We see from the KDE on the left that time is normally distributed. The peak is between 5 and 6 minutes, as is the median, which can be read from the boxplot. The boxplot further illustrates that the spead of the data is not irregular, that is, there are no outliers: the minimum is just about 0 minutes and the maximum is around 11 minutes, both within bounds for these data. As can be seen in both the histogram and (especially) the boxplot, the middle 50% of the data is concentrated between about 4 minutes and 7 minutes.

We can combine these two plots into the violin plot below, which encapsulates the analysis above.

In [ ]:

# violin plot of time

#figure setup
plt.figure(figsize=(8,5))
plt.title('Violin Plot of Time', fontsize=16)

# violin restricted to data range (cut parameter)
sns.violinplot(data=usage,x=time,cut=0)
plt.xlabel('Time (min)');

Bivariate Analysis¶

Let's start with the most pressing question: Does the landing page design have any effect the conversion rate?

▶ [DATASET CONTENT]:
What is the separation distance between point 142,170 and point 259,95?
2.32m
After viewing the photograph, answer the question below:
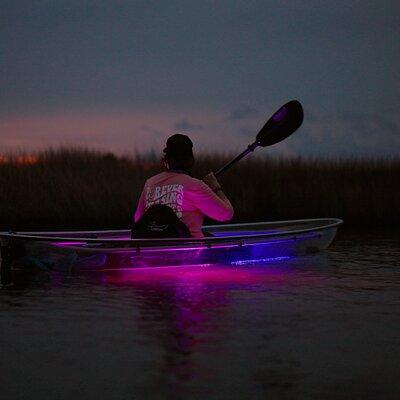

▶ [INSTRUCTION]: Carry on the landing page analysis from its last line, writing the next part of it.

▶ [ANSWER TO THIS TASK]:
In [ ]:

# figure setup
plt.figure(figsize=(8,5))
plt.title('Conversion Rate by Landing Page Design',fontsize=14)

# countplot
sns.countplot(data=usage, x='landing_page',hue='converted')
plt.xlabel('Design')
plt.ylabel('Count');

Indeed, it appears that the new design has a positive impact on conversion rate. In particular, more than half the users served the new landing page were converted to subscribers, whereas the old design had a conversion rate less than 50%. Now this looks like a big improvement, but we cannot be sure it is statistically significant until we run the test later.

Next, let's look at whether language preference and conversion rate seemingly interact.

In [ ]:

# figure setup
plt.figure(figsize=(8,5))
plt.title('Conversion Rate by Language Preference',fontsize=14)

# countplot
sns.countplot(data=usage,x='language_preferred',hue='converted')
plt.legend(loc='upper left')
plt.xlabel('Language')
plt.ylabel('Count');

We are seeing a difference in conversion rate between the three languages! The change in landing page design has had a big effect on English-speaking users, while the effect was less for Spanish-speaking users. There appears to be no improvement in conversion rate for the French-speaking users; it seems, instead, that fewer users subscribed when served the new landing page design.

We should check, though, that all three languages were evenly represented in the two groups.

In [ ]:

# figure setup
plt.figure(figsize=(8,5))
plt.title('Group Language Breakdown',fontsize=14)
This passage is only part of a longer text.